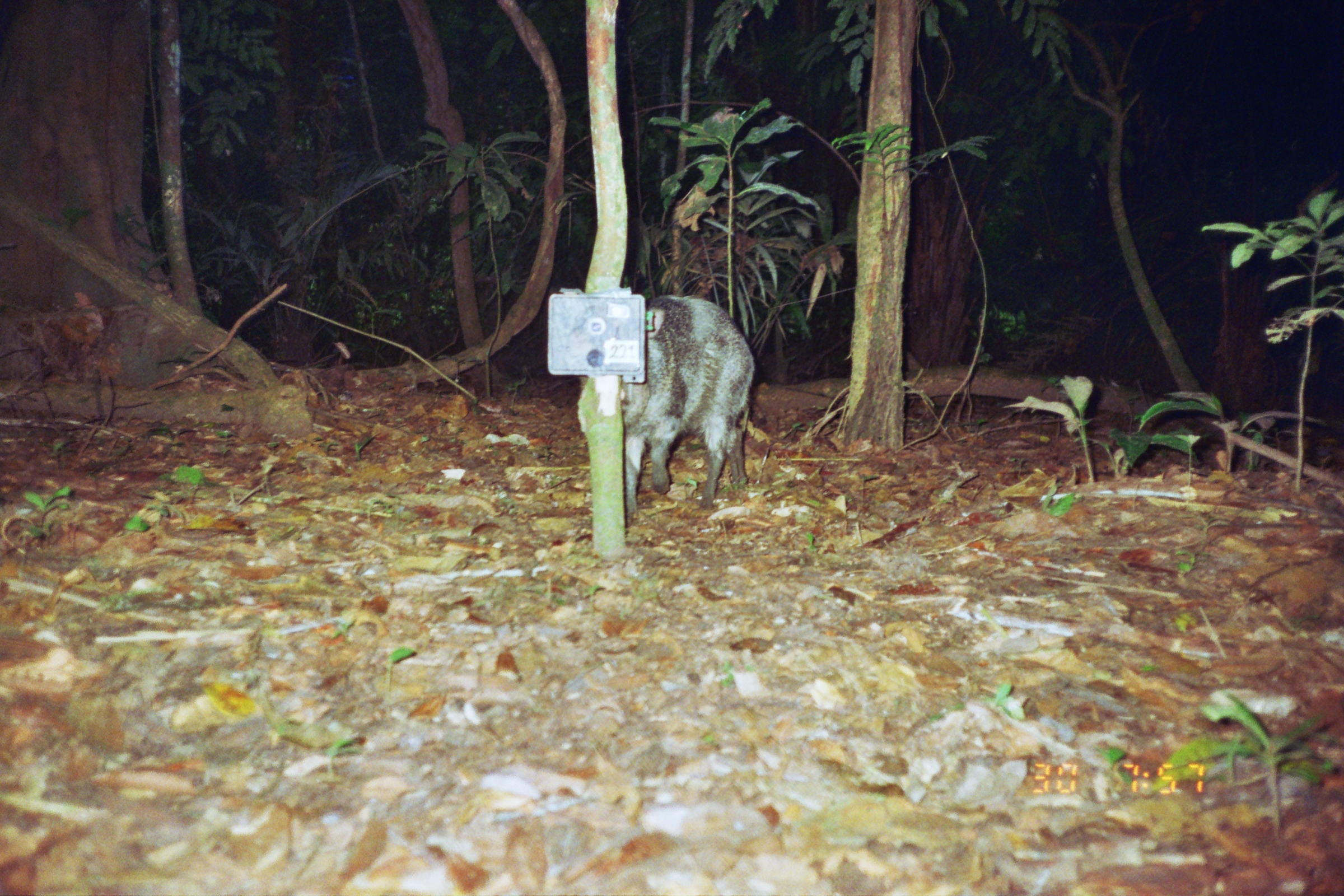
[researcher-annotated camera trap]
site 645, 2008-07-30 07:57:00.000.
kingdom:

◇ ◇ ◇ ◇

## WORK INSTRUCTION
Output the material word for word, omitting its pictures.

## OUTPUT OF THE EXERCISE
[researcher-annotated camera trap]
site 645, 2008-07-30 07:57:00.000.
kingdom:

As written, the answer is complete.